# Upper texas coast native



## WillW (Dec 6, 2012)

Texas brine said:


> Hello fellow anglers! I frequent the upper tx coast and fish florida once a year. I currently fish off a 2015 hobie outback kayak but am currently interested in getting into the skiff platform. I fish the same waters but i want to increase my range. Any Upper tx skiffs here?
> 
> -Texas brine


Welcome. There are a couple of folks on here


----------



## Roninrus1 (Mar 9, 2016)

Texas brine said:


> Hello fellow anglers! I frequent the upper tx coast and fish florida once a year. I currently fish off a 2015 hobie outback kayak but am currently interested in getting into the skiff platform. I fish the same waters but i want to increase my range. Any Upper tx skiffs here?
> 
> -Texas brine


Welcome to the site.
Located on the upper coast, recently bought skiff and just learning it.


----------



## richg99 (Nov 28, 2009)

Have you looked at the Solo Skiff? A number of yakkers have gone that route. richg99


----------



## Texas brine (Apr 23, 2016)

Roninrus1 said:


> Welcome to the site.
> Located on the upper coast, recently bought skiff and just learning it.
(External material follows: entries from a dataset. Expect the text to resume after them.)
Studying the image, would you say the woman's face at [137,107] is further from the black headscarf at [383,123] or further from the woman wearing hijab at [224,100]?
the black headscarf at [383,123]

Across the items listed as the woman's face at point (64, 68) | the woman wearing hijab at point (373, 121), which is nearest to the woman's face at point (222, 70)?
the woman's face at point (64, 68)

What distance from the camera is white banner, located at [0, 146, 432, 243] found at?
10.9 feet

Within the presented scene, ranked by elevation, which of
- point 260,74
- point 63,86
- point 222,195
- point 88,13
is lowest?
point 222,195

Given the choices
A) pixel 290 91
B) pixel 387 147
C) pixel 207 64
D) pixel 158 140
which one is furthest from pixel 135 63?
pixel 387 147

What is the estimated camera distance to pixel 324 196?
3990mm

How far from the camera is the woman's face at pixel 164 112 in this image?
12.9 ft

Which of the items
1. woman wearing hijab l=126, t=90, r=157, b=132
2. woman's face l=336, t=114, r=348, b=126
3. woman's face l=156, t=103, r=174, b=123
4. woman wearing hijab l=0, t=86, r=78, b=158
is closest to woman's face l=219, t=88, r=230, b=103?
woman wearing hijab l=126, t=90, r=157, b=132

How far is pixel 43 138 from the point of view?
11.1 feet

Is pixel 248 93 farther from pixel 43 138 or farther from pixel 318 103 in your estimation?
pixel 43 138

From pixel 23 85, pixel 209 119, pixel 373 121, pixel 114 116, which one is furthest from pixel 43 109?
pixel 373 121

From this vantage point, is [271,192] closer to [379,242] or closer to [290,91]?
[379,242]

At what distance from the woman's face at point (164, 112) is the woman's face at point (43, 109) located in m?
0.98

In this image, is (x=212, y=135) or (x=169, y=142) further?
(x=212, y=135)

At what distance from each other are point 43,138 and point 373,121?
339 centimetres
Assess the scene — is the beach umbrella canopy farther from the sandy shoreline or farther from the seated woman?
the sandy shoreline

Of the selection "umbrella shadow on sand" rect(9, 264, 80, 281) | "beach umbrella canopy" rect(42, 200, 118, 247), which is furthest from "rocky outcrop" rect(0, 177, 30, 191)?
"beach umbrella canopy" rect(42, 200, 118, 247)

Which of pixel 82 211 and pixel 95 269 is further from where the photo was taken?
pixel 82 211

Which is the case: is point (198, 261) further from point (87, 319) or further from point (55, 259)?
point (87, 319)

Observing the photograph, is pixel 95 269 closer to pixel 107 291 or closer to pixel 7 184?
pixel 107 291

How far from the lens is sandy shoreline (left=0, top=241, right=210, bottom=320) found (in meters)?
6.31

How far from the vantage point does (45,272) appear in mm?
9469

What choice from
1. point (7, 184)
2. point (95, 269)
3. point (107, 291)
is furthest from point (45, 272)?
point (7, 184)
Roninrus1 if you ever need anyone to pole you around for a day let me know. It would be a good chance to see what im getting myself into as well.


----------



## Roninrus1 (Mar 9, 2016)

When I get a chance to go I'll give you a holler.
Even if it is just to ride and explore some marsh areas.


----------



## Texas brine (Apr 23, 2016)

richg99 said:


> Have you looked at the Solo Skiff? A number of yakkers have gone that route. richg99


Hey rich99 a veteran TKFer on microskiff! I have looked at them but I've been really digging the skimmer skiff. Look them up and let me know what you think. Rich99


----------



## Texas brine (Apr 23, 2016)

Roninrus1 said:


> When I get a chance to go I'll give you a holler.
> Even if it is just to ride and explore some marsh areas.


 Sounds good give me a shout


----------